### Source text:
+===+

Up until Honey hit about 135 employees, I was involved in every hiring decision. As the COO, I would be the last interview for every potential hire who walked through the door.
Now, I know what you’re probably thinking: as COO, is it smart to spend so much time interviewing potential hires? My answer, plain and simple, is yes. In fact, I believe every company should make sure that someone from their leadership team plays a direct role in hiring. Because at the end of the day, it can greatly increase your company’s chance at long-term success.
Here’s why.
Leadership is uniquely qualified to screen for those less tangible skills required of working at startups.
When you make an early hire at a growing company, you’re not hiring for a static role. Additionally, you’re not hiring specifically for the moment. Rather, you’re hiring for the future.
What this means, ultimately, is that new hires need to have more than role-specific qualifications.
When you bring on someone new, you need, among other things, assurance that the hire is a core value fit. You need to feel confident that they identify with and embody your principles. And they themselves should have a dynamic skill set. As you work to scale, a ton of unexpected things will happen. Your team must be able to produce in a variety of roles, just like they need to fit into your bigger picture.
That means a sort of multi-varied judgment is required. Leadership, as it happens, is uniquely qualified to make it.

+===+

### Exercise tasks:
1: Print the stretch of the hiring passage from "When you make" through "to make it.".
2: Carry on the hiring passage, picking up after its last sentence.
The listing that comes next has nothing to do with the hiring passage.

### Raw records:
+===+

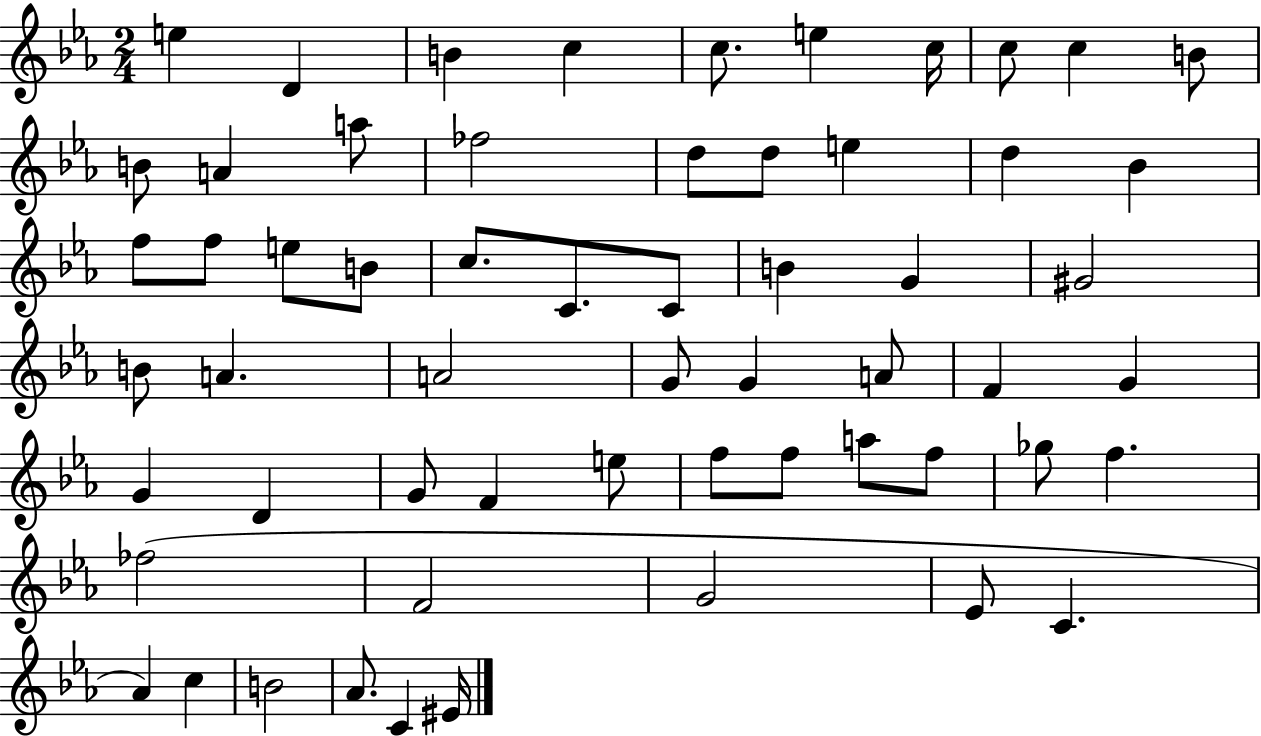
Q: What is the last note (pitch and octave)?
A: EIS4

+===+

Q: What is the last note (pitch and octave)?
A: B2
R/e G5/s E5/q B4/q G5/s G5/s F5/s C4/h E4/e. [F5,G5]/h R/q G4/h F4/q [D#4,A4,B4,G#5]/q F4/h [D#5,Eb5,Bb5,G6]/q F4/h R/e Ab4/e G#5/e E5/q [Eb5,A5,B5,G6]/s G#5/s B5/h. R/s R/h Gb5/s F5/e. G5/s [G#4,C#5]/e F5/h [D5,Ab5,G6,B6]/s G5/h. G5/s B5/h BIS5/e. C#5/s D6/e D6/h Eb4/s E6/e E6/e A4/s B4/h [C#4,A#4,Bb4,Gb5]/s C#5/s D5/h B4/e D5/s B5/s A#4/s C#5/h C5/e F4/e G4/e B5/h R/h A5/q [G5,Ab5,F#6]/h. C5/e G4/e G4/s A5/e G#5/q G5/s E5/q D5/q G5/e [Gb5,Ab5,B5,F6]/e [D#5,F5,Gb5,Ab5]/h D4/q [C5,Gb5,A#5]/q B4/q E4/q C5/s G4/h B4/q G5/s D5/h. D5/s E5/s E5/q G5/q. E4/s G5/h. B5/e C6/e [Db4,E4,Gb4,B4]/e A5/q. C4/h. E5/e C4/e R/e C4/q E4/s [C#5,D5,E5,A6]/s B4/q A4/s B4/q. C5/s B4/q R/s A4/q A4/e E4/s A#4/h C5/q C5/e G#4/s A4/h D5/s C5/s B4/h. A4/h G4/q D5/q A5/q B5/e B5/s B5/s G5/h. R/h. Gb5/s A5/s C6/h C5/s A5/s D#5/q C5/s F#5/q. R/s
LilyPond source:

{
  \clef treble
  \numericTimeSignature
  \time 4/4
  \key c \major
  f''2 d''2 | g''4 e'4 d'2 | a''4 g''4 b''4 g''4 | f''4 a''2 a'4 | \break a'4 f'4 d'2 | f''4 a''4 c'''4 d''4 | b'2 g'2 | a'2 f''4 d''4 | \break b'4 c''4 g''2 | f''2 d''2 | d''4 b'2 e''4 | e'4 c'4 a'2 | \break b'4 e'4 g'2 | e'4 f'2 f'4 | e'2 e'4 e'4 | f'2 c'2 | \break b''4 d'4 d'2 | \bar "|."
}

+===+

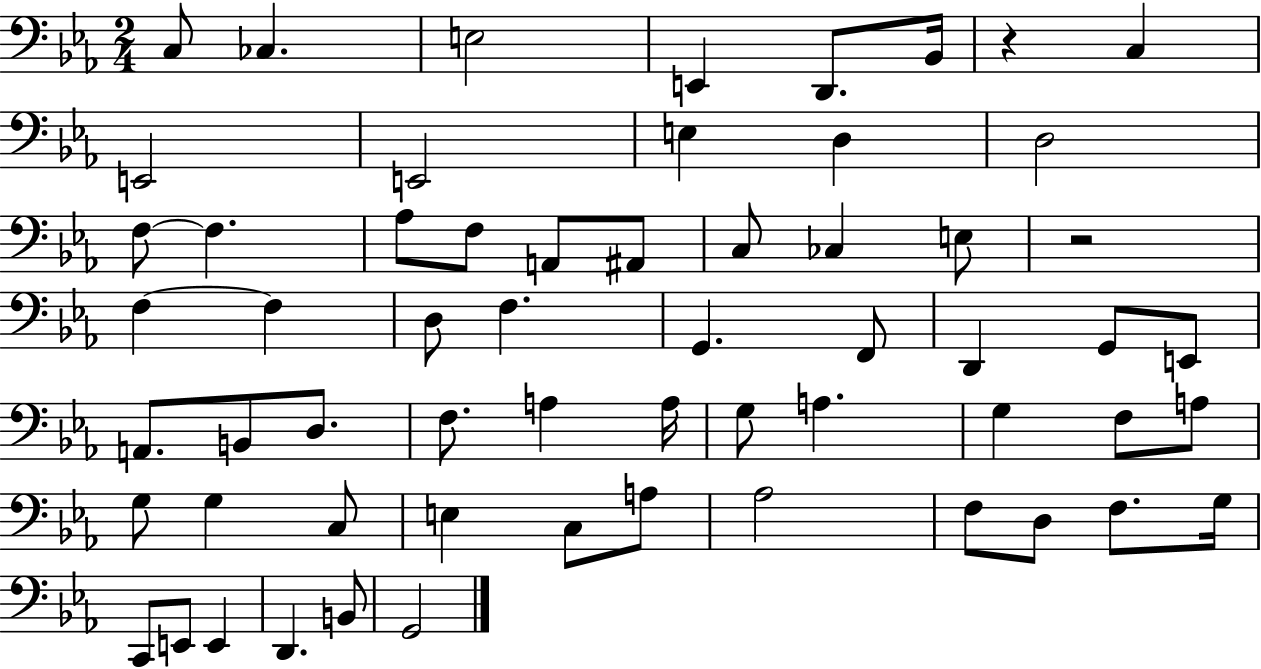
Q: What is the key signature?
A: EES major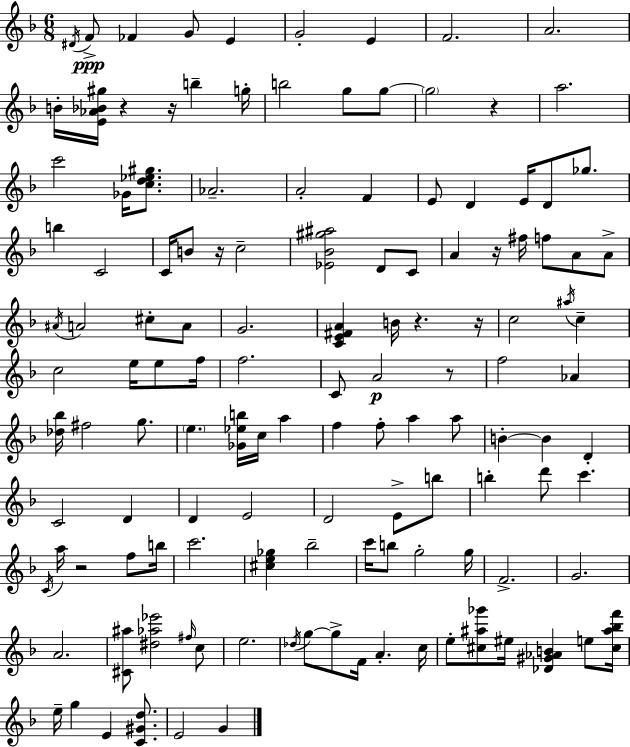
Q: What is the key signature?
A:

+===+

### Task-by-task results:
1:
When you make an early hire at a growing company, you’re not hiring for a static role. Additionally, you’re not hiring specifically for the moment. Rather, you’re hiring for the future.
What this means, ultimately, is that new hires need to have more than role-specific qualifications.
When you bring on someone new, you need, among other things, assurance that the hire is a core value fit. You need to feel confident that they identify with and embody your principles. And they themselves should have a dynamic skill set. As you work to scale, a ton of unexpected things will happen. Your team must be able to produce in a variety of roles, just like they need to fit into your bigger picture.
That means a sort of multi-varied judgment is required. Leadership, as it happens, is uniquely qualified to make it.

2:
Other members on your team can determine, earlier in the process, whether a candidate has the technical chops. Think of this as the “what” of the role. Leadership, on the other hand, has to make the higher level judgments: the “how.”
Having leadership involved in hiring sets new hires up for success.
Equally important to your company’s ultimate survival is ensuring the people on your team are happy and inspired. Really, it’s a necessity.
This is something you can screen for in the interview process. And, again, you as leadership are actually uniquely qualified to do so. To make this kind of determination, you need to have an intimate familiarity with your company’s core values.
That’s what leadership screens for. You see whether a potential employee seems to have personality traits or beliefs that align with your identity as a company.
It can make a big difference. For example, we once interviewed an engineer who, on paper, was a great fit. At the whiteboard, too, as he tested out well against our algorithms, he seemed perfectly qualified. But when I connected with him in my final interview, I learned that he can only work in complete silence and in his own office.
Why working style matters
That was a problem.
At Honey, we take pride that we cultivate an open and collaborative work environment––a culture in which no one is ever shut off intellectually or tangibly from anyone else. We all work together. So when I found out he had a more isolated working style, we had an honest conversation. We chatted about whether or not he’d be happy here and both ultimately agreed he probably wouldn’t.
But this practice has procedural benefits, too. Most importantly, it shows both current and potential hires that leadership is meaningfully invested in its employees and cares about them, which can itself be inspiring––that’s the kind of leadership team I’d want to work with if I was an engineer.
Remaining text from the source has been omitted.